Tahini and Farro are finding their way into our kitchens!!
Assimilation is a process. First, of course, there is resistance. Stranger danger! We are programmed, perhaps genetically, to avoid the odd stuff. It could be poisonous. Think of those centuries when it was believed that the poor tomato was out to get folks. Of course, that turned out to be an unfortunate interaction with lead plates, and what was up with that anyway? When I was but a pup, the only vestiges of controversy were whether the tomato was a fruit or a vegetable, discussed with casual curiosity like something transgender.
But soon enough, it was de rigueur in any green salad, and made definite in-roads as a soup aside a grilled cheese sandwich. Before long, with the emergence of the post-war popularity of all things Italian, the tomato became as North American as apple pie.
A similar assimilation occurred with the homely avocado, which noodled its way onto our tables and into our hearts, via Mexico. First there was salsa and then came guacamole! Once again, we were enchanted, though perplexed. What is this strange creature? Is it a fruit or is it a vegetable? Come come, folks! Have we not moved beyond this? It’s a fruit, by the way, if you’re still keeping score. The avocado became a staple of game night – guacamole with nachos and salsa! Score!
But they keep coming, over our borders and onto our shores! The new! The strange! The delicious! The Europeans! The Mexicans! And now, good heavens to Betsy, the Arabs! They seduced us first with their wily baklava! What next? We’ll, tahini, actually.
Tahini got a foothold as an essential part of hummus. Ah hummus! Rich and alluring with its exotic siren song of Scheherazade! A bit of the familiar, (it is a dip, after all) with its companion, pita, a drizzle of olive oil, and the perfect tangy addition of Kalamata olives. Score!
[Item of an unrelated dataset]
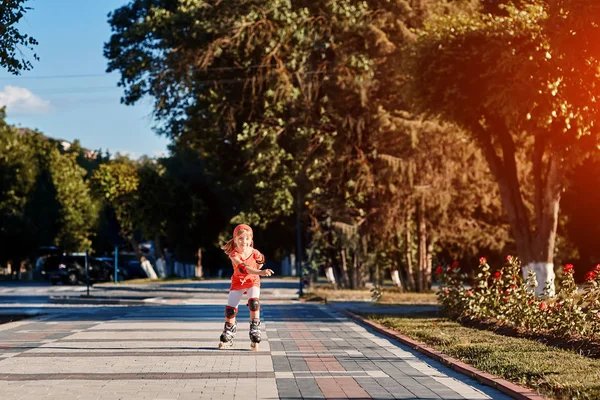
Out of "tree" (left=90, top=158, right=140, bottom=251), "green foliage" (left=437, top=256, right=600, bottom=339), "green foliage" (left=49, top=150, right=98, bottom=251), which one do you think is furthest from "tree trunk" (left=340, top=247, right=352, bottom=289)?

Assimilation is a Trojan Horse bearing only gifts. It begins with one application, one recipe. But before we know it, it becomes a friend, a neighbour, at the ready to liven up our lives with its language, it’s music and indeed, with its flavour.
Let’s quit defining, and start celebrating! Multicultural is not a threat, but rather, a gift!
You can get all you need for this recipe at Cook’s Corner, by the way.
Farro with Cumin Roasted Carrots and Cumin Tahini
What You'll Need:
- 1 cup farro
- 8 carrots (peeled and sliced in half lengthwise)
- 2 tablespoons olive oil (divided)
- 1 onion (peeled and sliced)
- 1 teaspoon cumin
- 1 tablespoon fresh parsley (chopped)
- Salt and pepper to taste
Cumin Tahini Sauce:
- 1/4 cup sesame paste
- 1/4 cup water
- 1 clove garlic (peeled and finely minced)
- 1 tablespoon lemon juice
- 1/4 teaspoon cumin
- Salt and pepper (to taste)
How to Make It
Pre-heat the oven to 400 degrees.
Combine 1 tablespoon of the olive oil with the teaspoon of cumin. Peel and slice the carrots and toss them in the cumin oil. Place on a baking sheet lined with parchment paper, season with salt and pepper and roast in the oven for 30 minutes.
Bring a large pot of salted water to a boil. Add the farro, cover, reduce the heat to low and simmer for 20 minutes. Drain and return to the pot.
Add the remaining tablespoon of olive oil to a skillet or cast iron pan along with the sliced onion. Saute for a few minutes until the onion is soft and a light golden brown. Stir the sauteed onion into the cooked farro.
Make the cumin tahini sauce by combining the sesame paste, water, minced garlic, lemon juice and cumin in a bowl. Whisk until smooth and season with salt and pepper to taste.
To serve, spoon the farro and onion mixture onto a platter, top with the roasted carrots and drizzle with the tahini sauce.
Dessert? Or with tea? Try this beauty of a recipe from HouseandHome.com!
Tahini Shortbread Cookies
- 10 tbsp unsalted butter, at room temperature
- 3⁄4 cup icing sugar
- 1 cup tahini, stirred
- 1 1⁄2 cups all-purpose flour, plus more for dusting
- 1⁄2 cup rice flour
- 1 tsp kosher salt
For the Icing:
- 1 1⁄2 cups icing sugar
- 2 tbsp water
- 1⁄2 cup edible dried rose petals
Seriously. You’ll make these again and again.
Foods, like people, may appear strange and foreign at first. We dip our toes in unfamiliar waters carefully. No plunging headfirst. It is strange and new. It could be dangerous. We try it once. No harm.
In fact, fabulous! It becomes familiar. Soon we branch out. Try new applications. Before we know it, assimilation has happened. Pho soup! Lychee nuts! As North American as apple pie! As Canadian as butter tarts! We are just a bit braver. And our lives are just a bit richer. As we look forward to the next invaders on our culinary shores. Welcome! What’s for dinner?